→ Work required
Set each line of the data down exactly, please.

Stored data entries:
"""
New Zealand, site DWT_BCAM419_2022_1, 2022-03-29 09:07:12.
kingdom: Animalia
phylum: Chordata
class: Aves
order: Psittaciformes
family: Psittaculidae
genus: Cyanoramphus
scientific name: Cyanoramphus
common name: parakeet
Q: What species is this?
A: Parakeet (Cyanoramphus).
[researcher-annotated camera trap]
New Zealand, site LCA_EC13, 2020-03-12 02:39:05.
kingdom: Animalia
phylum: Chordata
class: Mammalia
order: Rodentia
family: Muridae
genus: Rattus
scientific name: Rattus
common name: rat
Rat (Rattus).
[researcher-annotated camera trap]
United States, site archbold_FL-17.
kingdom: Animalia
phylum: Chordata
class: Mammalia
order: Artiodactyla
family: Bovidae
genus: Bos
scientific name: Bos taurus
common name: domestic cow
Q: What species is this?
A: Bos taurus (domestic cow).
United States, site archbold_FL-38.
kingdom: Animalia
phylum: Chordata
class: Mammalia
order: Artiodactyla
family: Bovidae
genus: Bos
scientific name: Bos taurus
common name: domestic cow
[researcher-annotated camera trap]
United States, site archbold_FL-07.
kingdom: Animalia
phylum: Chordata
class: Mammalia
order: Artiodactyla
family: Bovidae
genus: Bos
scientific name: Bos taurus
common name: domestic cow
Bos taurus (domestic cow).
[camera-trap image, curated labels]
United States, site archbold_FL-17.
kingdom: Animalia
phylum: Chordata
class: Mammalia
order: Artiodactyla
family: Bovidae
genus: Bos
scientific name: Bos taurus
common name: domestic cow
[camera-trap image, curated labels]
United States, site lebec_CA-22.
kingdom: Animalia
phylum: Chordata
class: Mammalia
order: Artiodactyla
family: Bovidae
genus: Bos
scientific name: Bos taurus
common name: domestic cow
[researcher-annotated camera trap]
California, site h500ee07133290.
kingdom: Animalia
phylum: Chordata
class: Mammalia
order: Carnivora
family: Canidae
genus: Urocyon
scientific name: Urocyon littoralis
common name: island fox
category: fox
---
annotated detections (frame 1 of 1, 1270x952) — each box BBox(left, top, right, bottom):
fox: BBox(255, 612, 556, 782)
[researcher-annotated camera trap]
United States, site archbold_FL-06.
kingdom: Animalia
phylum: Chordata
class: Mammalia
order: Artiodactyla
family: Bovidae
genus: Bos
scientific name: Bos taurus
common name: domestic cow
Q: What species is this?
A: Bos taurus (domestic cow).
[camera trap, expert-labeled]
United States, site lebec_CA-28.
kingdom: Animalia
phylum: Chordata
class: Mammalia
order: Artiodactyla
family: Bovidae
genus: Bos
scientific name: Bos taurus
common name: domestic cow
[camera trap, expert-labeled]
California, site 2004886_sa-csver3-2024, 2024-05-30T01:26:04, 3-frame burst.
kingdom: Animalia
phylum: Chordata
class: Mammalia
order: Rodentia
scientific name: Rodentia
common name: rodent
"""
→ Answer to the problem
New Zealand, site DWT_BCAM419_2022_1, 2022-03-29 09:07:12.
kingdom: Animalia
phylum: Chordata
class: Aves
order: Psittaciformes
family: Psittaculidae
genus: Cyanoramphus
scientific name: Cyanoramphus
common name: parakeet
Q: What species is this?
A: Parakeet (Cyanoramphus).
[researcher-annotated camera trap]
New Zealand, site LCA_EC13, 2020-03-12 02:39:05.
kingdom: Animalia
phylum: Chordata
class: Mammalia
order: Rodentia
family: Muridae
genus: Rattus
scientific name: Rattus
common name: rat
Rat (Rattus).
[researcher-annotated camera trap]
United States, site archbold_FL-17.
kingdom: Animalia
phylum: Chordata
class: Mammalia
order: Artiodactyla
family: Bovidae
genus: Bos
scientific name: Bos taurus
common name: domestic cow
Q: What species is this?
A: Bos taurus (domestic cow).
United States, site archbold_FL-38.
kingdom: Animalia
phylum: Chordata
class: Mammalia
order: Artiodactyla
family: Bovidae
genus: Bos
scientific name: Bos taurus
common name: domestic cow
[researcher-annotated camera trap]
United States, site archbold_FL-07.
kingdom: Animalia
phylum: Chordata
class: Mammalia
order: Artiodactyla
family: Bovidae
genus: Bos
scientific name: Bos taurus
common name: domestic cow
Bos taurus (domestic cow).
[camera-trap image, curated labels]
United States, site archbold_FL-17.
kingdom: Animalia
phylum: Chordata
class: Mammalia
order: Artiodactyla
family: Bovidae
genus: Bos
scientific name: Bos taurus
common name: domestic cow
[camera-trap image, curated labels]
United States, site lebec_CA-22.
kingdom: Animalia
phylum: Chordata
class: Mammalia
order: Artiodactyla
family: Bovidae
genus: Bos
scientific name: Bos taurus
common name: domestic cow
[researcher-annotated camera trap]
California, site h500ee07133290.
kingdom: Animalia
phylum: Chordata
class: Mammalia
order: Carnivora
family: Canidae
genus: Urocyon
scientific name: Urocyon littoralis
common name: island fox
category: fox
---
annotated detections (frame 1 of 1, 1270x952) — each box BBox(left, top, right, bottom):
fox: BBox(255, 612, 556, 782)
[researcher-annotated camera trap]
United States, site archbold_FL-06.
kingdom: Animalia
phylum: Chordata
class: Mammalia
order: Artiodactyla
family: Bovidae
genus: Bos
scientific name: Bos taurus
common name: domestic cow
Q: What species is this?
A: Bos taurus (domestic cow).
[camera trap, expert-labeled]
United States, site lebec_CA-28.
kingdom: Animalia
phylum: Chordata
class: Mammalia
order: Artiodactyla
family: Bovidae
genus: Bos
scientific name: Bos taurus
common name: domestic cow
[camera trap, expert-labeled]
California, site 2004886_sa-csver3-2024, 2024-05-30T01:26:04, 3-frame burst.
kingdom: Animalia
phylum: Chordata
class: Mammalia
order: Rodentia
scientific name: Rodentia
common name: rodent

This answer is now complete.